++++ Given entries ++++
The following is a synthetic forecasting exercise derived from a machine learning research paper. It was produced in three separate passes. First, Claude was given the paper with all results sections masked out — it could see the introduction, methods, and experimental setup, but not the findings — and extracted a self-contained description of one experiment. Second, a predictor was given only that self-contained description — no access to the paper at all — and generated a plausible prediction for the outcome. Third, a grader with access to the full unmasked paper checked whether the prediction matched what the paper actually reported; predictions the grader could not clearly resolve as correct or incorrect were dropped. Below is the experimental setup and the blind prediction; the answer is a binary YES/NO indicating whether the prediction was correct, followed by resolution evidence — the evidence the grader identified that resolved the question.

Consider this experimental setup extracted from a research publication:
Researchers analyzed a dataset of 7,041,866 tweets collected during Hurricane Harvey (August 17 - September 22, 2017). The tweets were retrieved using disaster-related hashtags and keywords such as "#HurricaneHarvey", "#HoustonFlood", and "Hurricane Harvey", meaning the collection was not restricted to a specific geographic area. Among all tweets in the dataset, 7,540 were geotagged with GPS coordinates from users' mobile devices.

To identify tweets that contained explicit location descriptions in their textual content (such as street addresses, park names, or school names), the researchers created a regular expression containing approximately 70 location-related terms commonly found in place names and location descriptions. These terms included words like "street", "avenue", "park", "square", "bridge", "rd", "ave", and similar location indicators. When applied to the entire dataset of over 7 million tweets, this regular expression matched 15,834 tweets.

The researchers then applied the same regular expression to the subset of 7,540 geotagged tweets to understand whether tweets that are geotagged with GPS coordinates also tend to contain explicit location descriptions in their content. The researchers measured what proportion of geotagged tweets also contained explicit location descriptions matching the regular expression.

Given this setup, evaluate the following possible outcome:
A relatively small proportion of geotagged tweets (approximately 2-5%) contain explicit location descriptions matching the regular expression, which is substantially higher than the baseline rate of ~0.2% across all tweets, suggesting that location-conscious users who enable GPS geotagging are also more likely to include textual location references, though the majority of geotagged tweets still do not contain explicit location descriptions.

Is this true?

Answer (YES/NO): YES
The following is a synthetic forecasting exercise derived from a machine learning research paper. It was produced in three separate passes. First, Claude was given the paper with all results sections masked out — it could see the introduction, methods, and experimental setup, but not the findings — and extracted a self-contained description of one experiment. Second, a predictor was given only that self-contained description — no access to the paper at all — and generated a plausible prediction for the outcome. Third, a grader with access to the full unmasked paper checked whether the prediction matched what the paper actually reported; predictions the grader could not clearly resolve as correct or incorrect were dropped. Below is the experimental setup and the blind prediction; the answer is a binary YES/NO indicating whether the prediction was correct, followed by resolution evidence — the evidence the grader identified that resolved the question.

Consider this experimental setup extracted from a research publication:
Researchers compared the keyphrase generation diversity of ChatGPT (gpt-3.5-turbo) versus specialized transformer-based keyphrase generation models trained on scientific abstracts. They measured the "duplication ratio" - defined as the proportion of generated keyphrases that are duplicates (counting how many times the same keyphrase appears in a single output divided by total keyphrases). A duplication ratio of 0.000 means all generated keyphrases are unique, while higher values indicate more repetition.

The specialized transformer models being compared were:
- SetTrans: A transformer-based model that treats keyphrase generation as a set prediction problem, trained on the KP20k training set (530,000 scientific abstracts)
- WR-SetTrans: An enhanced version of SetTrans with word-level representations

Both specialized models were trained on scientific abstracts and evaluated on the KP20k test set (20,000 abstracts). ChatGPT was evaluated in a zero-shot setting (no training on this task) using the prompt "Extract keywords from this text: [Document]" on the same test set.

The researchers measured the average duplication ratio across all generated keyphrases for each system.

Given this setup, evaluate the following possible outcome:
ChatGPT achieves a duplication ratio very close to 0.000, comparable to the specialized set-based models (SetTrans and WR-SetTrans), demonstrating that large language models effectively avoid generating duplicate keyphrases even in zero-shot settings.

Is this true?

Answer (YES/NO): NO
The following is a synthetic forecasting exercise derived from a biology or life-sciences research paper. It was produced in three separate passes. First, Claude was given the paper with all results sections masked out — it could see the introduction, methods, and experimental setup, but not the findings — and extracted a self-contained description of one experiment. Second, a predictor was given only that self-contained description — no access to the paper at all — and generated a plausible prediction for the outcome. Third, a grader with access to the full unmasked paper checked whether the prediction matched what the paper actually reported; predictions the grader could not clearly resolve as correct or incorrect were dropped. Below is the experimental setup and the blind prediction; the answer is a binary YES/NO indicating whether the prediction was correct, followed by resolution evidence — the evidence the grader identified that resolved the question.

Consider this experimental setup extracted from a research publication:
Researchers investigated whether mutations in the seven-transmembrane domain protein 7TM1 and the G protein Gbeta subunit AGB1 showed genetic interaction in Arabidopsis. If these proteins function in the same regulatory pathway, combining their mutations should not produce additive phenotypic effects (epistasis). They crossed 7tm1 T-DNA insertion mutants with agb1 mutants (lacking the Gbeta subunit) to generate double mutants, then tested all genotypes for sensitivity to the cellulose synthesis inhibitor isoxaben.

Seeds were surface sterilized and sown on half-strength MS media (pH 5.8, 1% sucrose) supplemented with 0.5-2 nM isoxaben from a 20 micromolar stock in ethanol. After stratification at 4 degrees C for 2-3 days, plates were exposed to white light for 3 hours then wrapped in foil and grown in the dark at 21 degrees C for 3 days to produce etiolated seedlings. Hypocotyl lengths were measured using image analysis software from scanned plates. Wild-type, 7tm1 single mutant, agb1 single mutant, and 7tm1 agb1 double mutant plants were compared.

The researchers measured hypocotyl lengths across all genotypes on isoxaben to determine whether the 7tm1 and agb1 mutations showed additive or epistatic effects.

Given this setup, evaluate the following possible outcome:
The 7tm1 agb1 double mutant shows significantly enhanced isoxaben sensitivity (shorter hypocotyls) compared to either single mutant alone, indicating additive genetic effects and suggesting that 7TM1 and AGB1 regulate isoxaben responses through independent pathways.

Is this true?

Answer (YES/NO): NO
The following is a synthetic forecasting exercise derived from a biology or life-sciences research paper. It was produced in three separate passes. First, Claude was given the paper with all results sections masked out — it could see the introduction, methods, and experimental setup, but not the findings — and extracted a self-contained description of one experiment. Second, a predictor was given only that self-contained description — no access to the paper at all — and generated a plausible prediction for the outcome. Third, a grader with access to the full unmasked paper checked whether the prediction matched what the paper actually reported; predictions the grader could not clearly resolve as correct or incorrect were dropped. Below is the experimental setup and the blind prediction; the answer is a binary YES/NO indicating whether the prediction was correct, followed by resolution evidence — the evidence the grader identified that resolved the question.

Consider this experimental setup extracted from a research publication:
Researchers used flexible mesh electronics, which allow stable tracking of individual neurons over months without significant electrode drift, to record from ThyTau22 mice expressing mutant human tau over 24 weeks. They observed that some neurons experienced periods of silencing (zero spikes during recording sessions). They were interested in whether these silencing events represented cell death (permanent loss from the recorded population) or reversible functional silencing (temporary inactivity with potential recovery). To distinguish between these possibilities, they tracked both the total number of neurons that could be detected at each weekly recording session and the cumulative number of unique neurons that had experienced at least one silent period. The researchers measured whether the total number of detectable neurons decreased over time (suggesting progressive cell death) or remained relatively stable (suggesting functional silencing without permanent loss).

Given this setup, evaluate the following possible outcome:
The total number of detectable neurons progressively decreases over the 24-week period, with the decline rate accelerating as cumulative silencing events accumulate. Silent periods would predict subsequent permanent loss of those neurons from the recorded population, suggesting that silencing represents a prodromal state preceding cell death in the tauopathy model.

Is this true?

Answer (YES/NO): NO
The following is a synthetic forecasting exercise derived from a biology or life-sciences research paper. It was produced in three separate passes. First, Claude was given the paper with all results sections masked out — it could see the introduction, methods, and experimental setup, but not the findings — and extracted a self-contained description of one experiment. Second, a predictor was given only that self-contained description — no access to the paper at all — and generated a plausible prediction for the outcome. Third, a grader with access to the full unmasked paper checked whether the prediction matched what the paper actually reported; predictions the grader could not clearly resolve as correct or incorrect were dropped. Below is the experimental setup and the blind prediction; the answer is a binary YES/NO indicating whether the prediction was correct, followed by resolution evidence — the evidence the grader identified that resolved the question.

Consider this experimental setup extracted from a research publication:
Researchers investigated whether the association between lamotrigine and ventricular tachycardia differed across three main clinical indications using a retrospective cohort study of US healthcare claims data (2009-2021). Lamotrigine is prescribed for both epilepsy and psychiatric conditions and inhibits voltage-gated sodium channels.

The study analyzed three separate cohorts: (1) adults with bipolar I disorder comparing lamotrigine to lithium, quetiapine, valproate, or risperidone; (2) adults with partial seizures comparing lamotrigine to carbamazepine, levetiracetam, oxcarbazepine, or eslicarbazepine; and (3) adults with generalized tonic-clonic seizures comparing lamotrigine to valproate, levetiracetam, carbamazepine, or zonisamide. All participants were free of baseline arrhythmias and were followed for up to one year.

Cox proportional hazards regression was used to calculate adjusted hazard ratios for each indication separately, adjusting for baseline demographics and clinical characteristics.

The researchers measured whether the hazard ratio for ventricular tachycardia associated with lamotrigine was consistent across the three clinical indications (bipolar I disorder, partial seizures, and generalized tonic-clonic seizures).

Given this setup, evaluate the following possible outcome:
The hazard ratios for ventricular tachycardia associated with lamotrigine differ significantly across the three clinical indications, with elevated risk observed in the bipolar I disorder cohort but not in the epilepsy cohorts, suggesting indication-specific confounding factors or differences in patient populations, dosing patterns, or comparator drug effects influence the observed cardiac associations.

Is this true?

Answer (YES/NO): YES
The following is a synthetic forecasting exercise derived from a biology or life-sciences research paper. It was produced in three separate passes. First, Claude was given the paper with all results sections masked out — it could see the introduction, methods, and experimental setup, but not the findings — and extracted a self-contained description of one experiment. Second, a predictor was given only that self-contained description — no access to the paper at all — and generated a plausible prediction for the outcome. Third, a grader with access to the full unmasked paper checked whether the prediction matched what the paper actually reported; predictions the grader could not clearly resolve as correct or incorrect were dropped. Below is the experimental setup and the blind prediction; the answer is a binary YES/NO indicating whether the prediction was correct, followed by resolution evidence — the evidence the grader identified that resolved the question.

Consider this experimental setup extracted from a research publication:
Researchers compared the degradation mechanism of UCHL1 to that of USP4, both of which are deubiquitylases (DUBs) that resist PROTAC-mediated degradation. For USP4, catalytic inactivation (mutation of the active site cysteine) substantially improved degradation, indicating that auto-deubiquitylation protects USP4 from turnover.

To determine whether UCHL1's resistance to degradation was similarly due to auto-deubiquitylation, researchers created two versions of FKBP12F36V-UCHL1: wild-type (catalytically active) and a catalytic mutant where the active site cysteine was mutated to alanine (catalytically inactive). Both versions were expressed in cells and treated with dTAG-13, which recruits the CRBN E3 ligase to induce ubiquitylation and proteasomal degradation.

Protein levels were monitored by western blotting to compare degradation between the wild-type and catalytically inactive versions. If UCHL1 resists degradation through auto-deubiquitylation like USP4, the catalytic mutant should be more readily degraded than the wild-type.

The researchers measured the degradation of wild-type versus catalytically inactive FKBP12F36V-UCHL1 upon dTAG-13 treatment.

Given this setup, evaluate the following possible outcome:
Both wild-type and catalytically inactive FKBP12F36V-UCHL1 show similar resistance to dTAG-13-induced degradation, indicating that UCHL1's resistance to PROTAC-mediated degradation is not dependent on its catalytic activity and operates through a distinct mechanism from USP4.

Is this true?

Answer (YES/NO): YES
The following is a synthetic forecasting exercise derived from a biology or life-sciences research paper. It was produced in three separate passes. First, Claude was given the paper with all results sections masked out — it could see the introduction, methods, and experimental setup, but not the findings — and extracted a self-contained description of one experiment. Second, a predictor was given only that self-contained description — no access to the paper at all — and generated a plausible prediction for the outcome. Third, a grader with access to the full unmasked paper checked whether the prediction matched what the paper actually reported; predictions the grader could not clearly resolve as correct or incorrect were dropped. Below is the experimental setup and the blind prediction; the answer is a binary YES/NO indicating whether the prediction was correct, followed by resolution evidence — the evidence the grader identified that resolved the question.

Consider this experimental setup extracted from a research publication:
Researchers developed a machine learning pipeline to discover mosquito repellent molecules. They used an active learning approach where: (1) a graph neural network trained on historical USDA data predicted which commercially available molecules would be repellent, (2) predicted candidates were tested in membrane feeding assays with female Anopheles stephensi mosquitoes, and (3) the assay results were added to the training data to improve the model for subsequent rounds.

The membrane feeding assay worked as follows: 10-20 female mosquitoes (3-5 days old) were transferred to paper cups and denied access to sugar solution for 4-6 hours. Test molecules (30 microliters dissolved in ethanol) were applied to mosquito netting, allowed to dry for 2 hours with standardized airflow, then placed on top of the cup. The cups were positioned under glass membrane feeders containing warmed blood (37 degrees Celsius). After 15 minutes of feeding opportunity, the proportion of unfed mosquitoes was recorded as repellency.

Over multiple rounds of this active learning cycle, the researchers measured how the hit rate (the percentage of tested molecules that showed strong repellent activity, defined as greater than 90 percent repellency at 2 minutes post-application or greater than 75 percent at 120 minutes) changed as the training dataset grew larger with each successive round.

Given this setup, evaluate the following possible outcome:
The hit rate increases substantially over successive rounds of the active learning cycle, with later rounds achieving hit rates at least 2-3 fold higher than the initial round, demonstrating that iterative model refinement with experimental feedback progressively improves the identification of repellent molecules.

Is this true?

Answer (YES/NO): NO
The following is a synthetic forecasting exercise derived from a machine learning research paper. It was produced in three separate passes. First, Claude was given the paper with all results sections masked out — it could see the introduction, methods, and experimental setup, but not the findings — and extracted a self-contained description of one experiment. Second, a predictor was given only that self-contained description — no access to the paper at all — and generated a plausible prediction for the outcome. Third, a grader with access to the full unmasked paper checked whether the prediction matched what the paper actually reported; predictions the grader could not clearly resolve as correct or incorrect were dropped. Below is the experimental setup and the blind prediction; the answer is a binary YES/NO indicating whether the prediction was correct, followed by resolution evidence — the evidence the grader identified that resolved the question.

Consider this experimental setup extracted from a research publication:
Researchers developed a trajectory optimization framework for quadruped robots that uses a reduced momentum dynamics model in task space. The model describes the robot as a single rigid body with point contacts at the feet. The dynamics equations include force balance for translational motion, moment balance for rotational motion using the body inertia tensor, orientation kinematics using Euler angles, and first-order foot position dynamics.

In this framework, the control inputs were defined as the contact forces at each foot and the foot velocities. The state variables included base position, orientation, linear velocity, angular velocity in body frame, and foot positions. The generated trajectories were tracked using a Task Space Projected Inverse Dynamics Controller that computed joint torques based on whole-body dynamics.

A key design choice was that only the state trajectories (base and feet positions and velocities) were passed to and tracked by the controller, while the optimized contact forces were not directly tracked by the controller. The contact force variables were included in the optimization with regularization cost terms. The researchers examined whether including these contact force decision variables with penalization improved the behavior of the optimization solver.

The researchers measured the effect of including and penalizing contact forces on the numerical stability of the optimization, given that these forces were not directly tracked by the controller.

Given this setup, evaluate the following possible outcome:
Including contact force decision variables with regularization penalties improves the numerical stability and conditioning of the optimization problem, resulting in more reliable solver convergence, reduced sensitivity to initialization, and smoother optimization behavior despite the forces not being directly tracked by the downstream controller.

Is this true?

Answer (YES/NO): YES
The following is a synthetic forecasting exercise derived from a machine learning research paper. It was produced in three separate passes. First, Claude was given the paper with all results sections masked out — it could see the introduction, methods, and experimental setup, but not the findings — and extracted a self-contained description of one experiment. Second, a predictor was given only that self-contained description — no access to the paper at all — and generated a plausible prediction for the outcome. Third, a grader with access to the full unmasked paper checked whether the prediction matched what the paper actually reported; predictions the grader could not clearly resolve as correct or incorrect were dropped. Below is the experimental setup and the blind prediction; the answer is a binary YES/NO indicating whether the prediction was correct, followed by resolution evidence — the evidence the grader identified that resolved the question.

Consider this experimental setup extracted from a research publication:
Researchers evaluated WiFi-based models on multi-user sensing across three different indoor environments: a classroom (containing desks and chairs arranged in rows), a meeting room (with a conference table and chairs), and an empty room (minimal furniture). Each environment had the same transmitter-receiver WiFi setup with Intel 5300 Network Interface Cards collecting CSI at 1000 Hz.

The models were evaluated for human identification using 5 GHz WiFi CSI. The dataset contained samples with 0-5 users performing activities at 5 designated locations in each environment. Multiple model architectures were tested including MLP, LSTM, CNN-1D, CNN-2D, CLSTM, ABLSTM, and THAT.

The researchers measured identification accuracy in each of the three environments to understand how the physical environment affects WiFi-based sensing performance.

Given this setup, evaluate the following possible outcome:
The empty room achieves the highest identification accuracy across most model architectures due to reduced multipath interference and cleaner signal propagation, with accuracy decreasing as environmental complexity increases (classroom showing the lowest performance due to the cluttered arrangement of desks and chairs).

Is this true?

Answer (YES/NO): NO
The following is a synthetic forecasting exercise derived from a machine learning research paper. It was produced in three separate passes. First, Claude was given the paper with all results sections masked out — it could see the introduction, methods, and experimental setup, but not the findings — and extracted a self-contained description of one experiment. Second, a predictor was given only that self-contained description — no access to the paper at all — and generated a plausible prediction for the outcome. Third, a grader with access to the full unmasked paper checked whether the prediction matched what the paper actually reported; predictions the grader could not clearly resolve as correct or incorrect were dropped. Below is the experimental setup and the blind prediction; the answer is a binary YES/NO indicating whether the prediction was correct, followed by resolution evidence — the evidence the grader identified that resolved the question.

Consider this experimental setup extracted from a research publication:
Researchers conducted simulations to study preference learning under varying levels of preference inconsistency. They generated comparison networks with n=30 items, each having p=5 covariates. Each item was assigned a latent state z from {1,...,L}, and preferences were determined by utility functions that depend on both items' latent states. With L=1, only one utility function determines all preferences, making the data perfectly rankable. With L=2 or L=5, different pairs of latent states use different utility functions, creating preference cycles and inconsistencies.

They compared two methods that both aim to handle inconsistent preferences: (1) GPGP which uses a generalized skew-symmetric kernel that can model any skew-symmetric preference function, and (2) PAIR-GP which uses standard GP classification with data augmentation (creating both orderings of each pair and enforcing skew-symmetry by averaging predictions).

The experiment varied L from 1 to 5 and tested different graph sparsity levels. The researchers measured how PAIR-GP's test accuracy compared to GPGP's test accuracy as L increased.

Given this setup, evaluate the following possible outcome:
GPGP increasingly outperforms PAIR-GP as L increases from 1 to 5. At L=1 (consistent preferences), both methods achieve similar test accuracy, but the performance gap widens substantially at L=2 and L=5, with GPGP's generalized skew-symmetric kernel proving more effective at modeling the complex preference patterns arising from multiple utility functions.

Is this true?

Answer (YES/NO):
++++
▶ **Directions for this task**
Copy each line of the records containing the string "being".

▶ **Output of the exercise**
The specialized transformer models being compared were:
Including contact force decision variables with regularization penalties improves the numerical stability and conditioning of the optimization problem, resulting in more reliable solver convergence, reduced sensitivity to initialization, and smoother optimization behavior despite the forces not being directly tracked by the downstream controller.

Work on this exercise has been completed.